Saved data entries
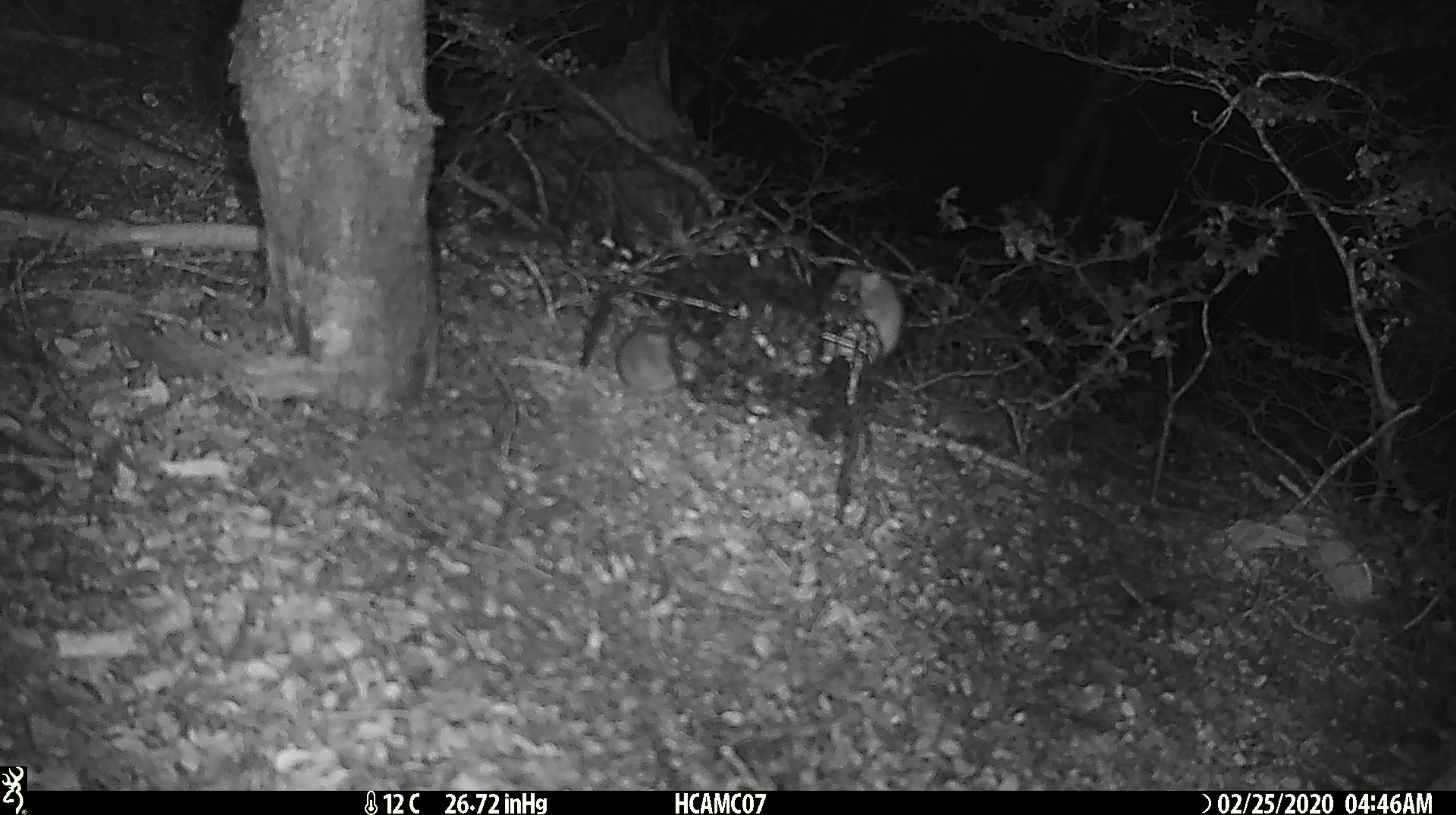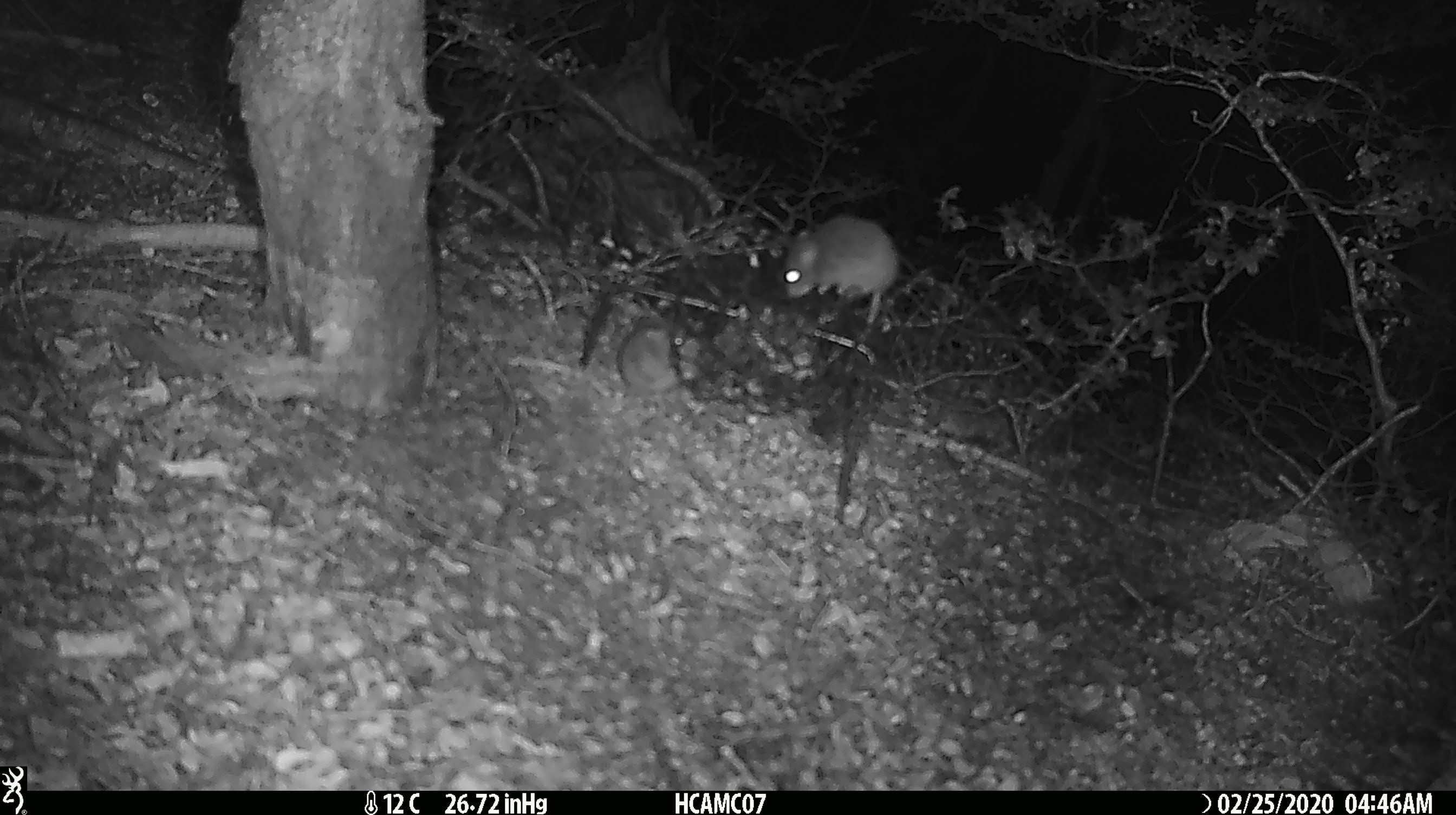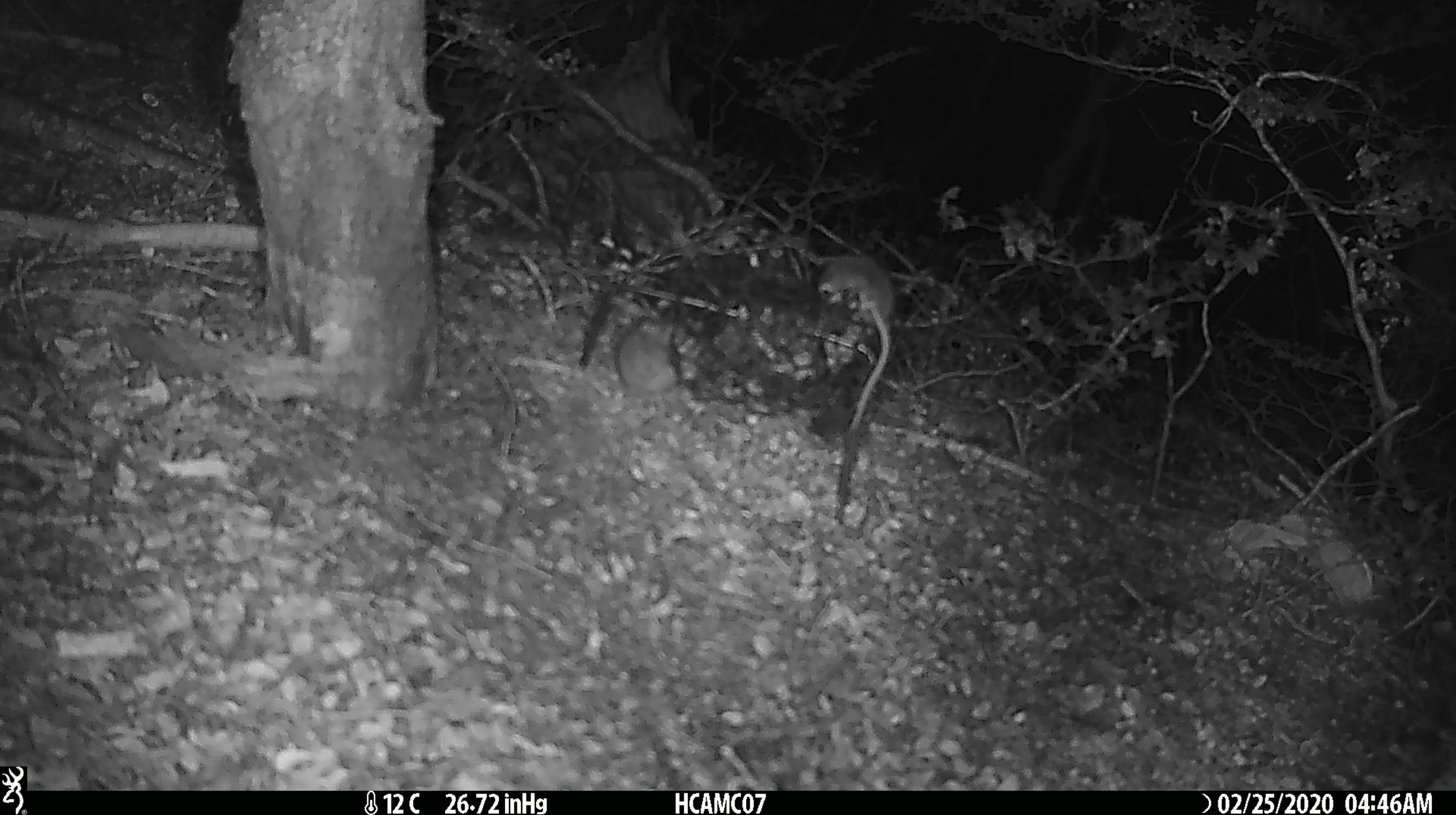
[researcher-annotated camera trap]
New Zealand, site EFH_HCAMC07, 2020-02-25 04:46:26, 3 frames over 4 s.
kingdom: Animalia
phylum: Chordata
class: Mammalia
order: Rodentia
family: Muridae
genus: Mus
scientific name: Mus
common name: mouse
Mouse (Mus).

--

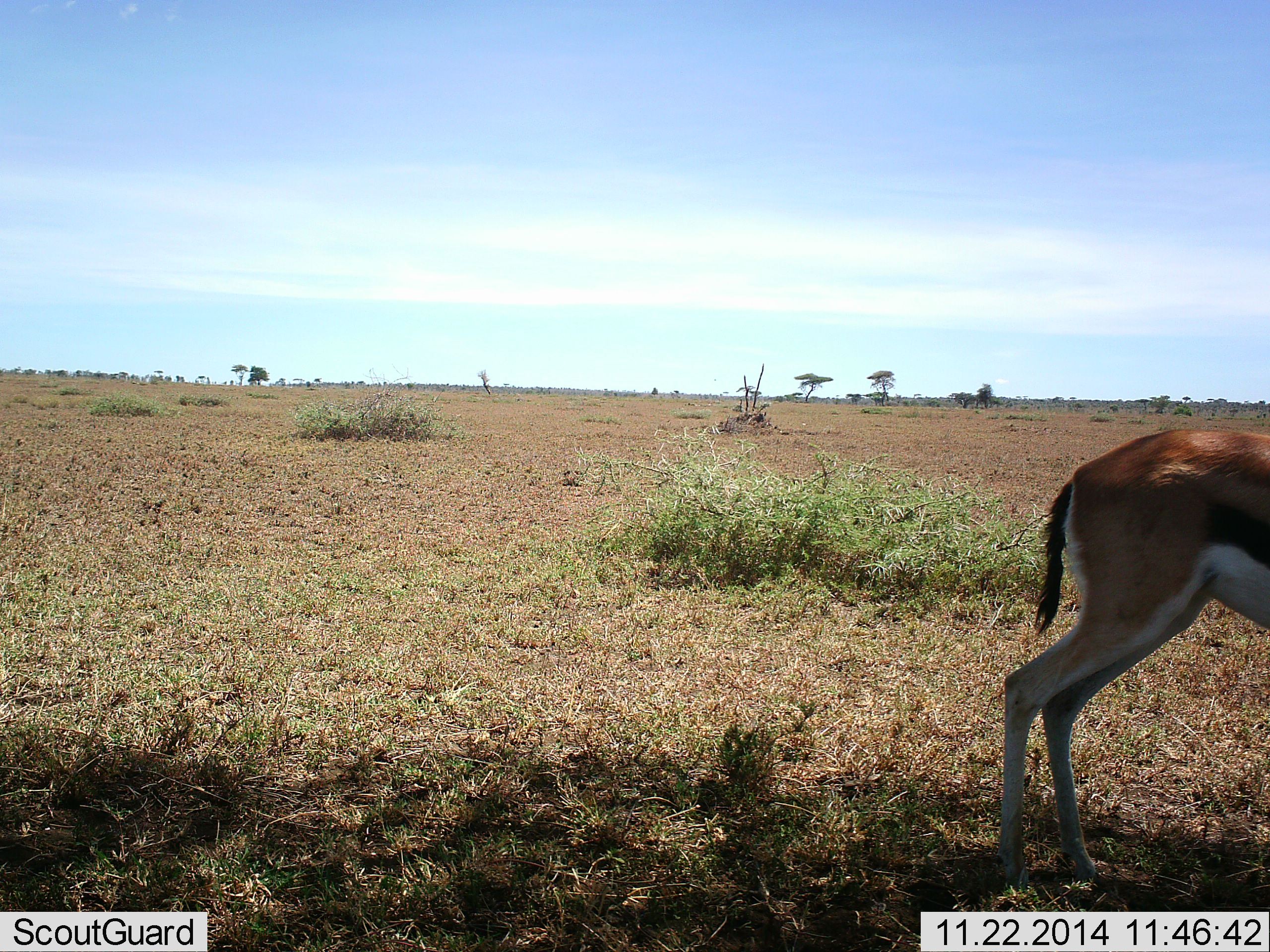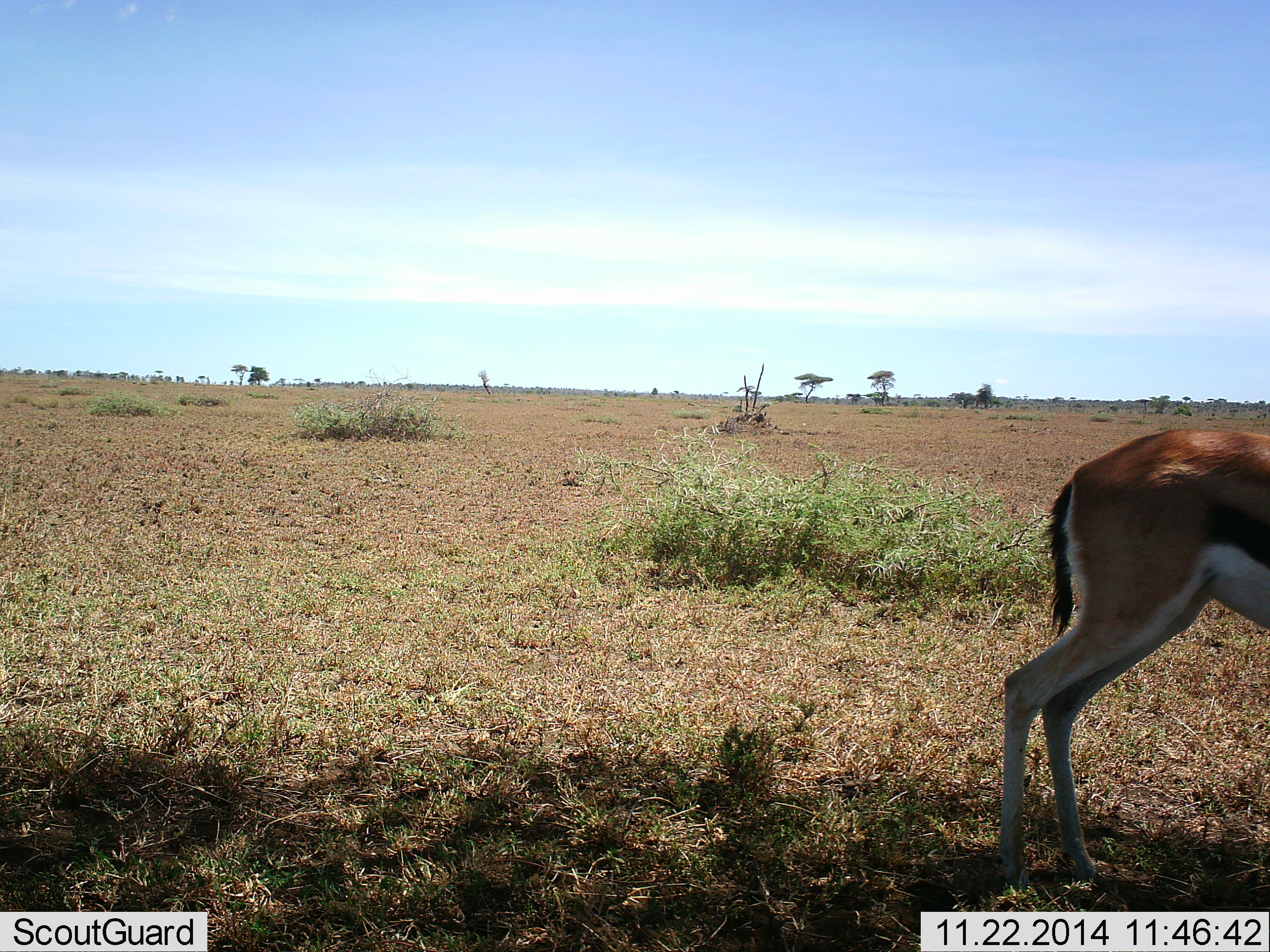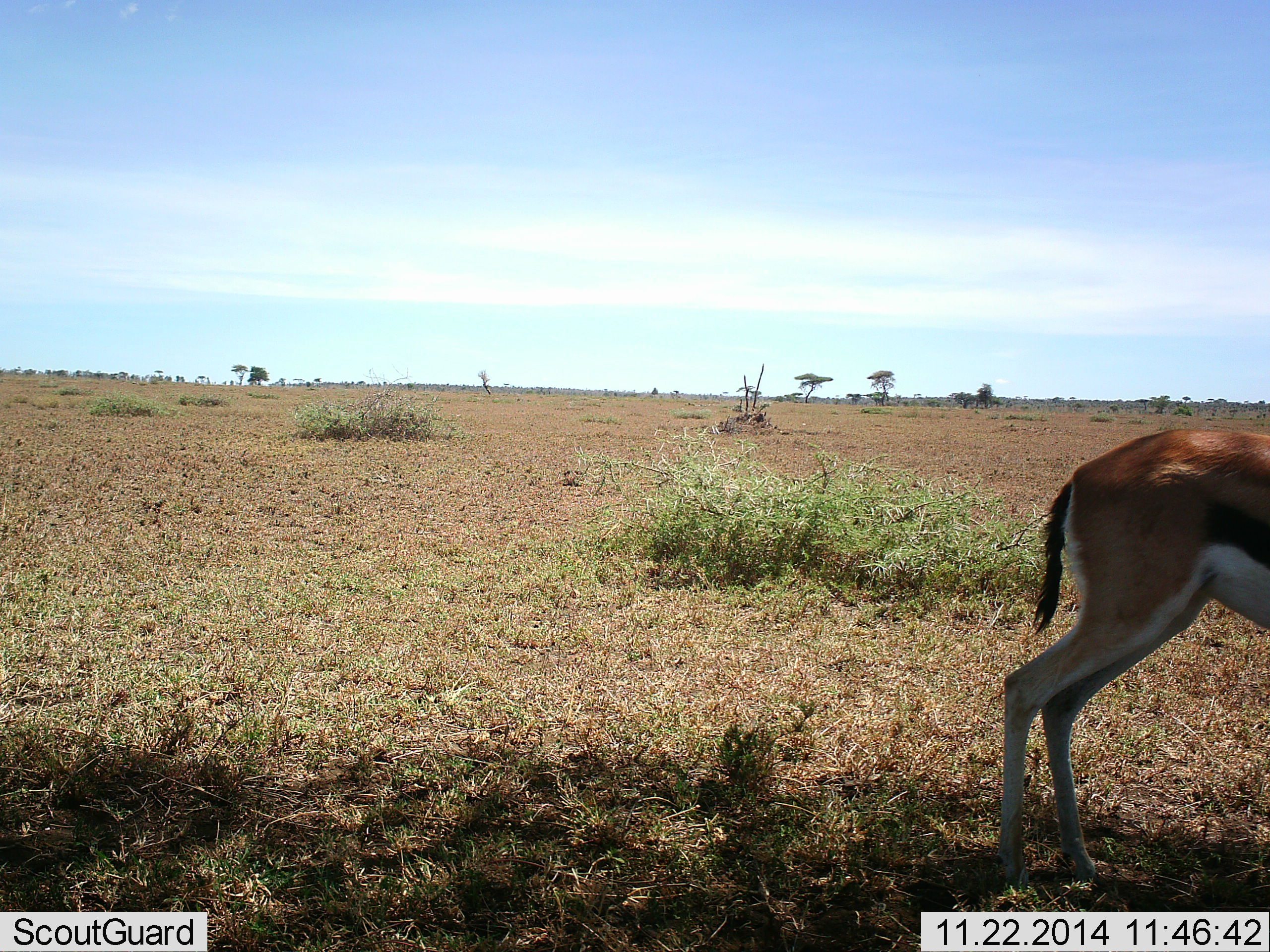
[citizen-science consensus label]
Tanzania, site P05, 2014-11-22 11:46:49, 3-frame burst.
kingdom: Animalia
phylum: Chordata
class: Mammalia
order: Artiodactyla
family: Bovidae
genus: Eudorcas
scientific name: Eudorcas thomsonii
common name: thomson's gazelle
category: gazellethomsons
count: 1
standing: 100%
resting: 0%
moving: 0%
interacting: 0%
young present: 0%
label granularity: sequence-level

* * *

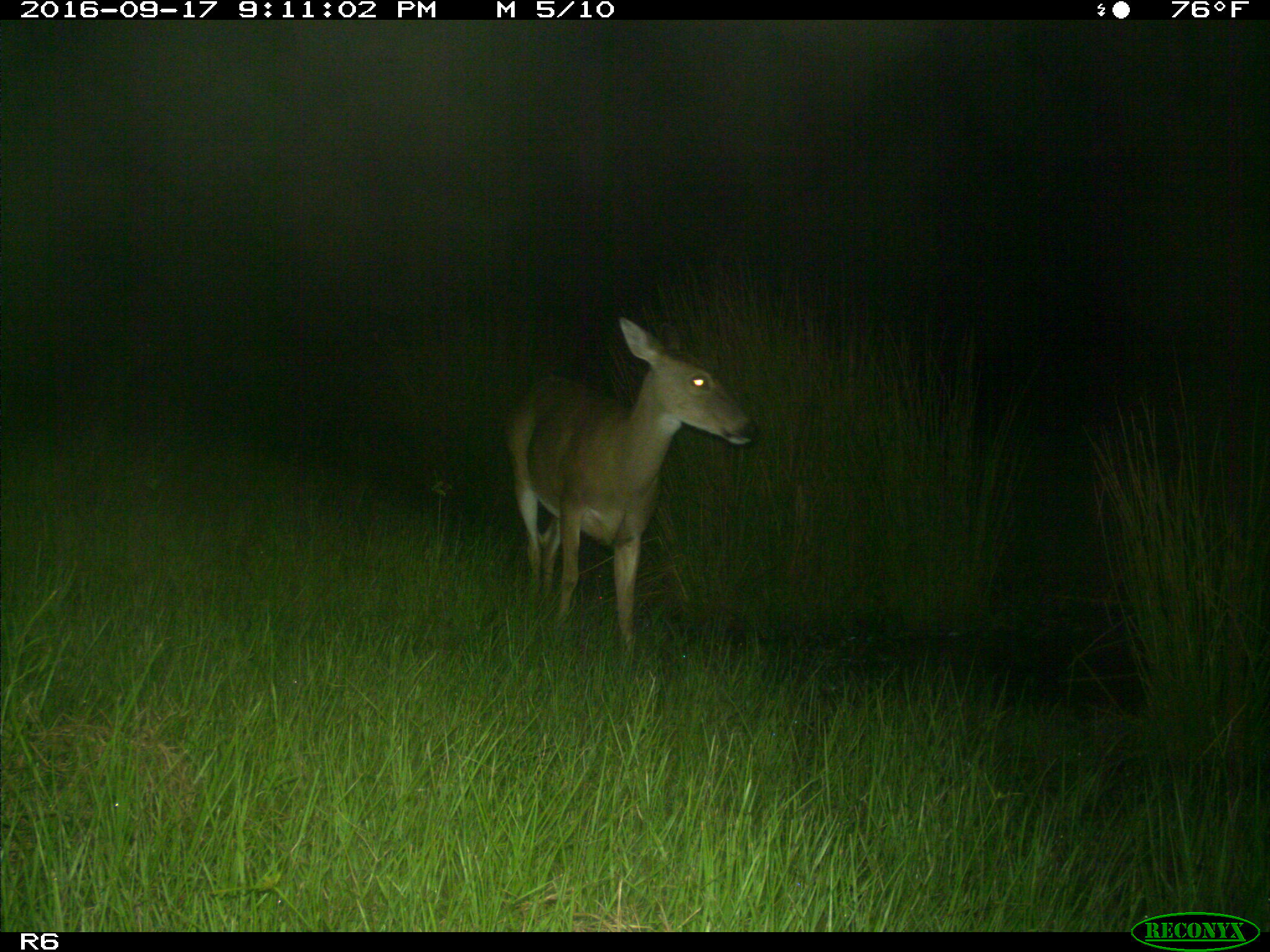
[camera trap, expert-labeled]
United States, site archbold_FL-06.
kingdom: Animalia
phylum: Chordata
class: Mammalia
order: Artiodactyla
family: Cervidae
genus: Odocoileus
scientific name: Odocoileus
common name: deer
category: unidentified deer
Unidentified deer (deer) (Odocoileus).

» **WHAT THIS TASK INVOLVES**:
From the entries above, copy every line where the word "site" shows up.

» **ANSWER**:
New Zealand, site EFH_HCAMC07, 2020-02-25 04:46:26, 3 frames over 4 s.
Tanzania, site P05, 2014-11-22 11:46:49, 3-frame burst.
United States, site archbold_FL-06.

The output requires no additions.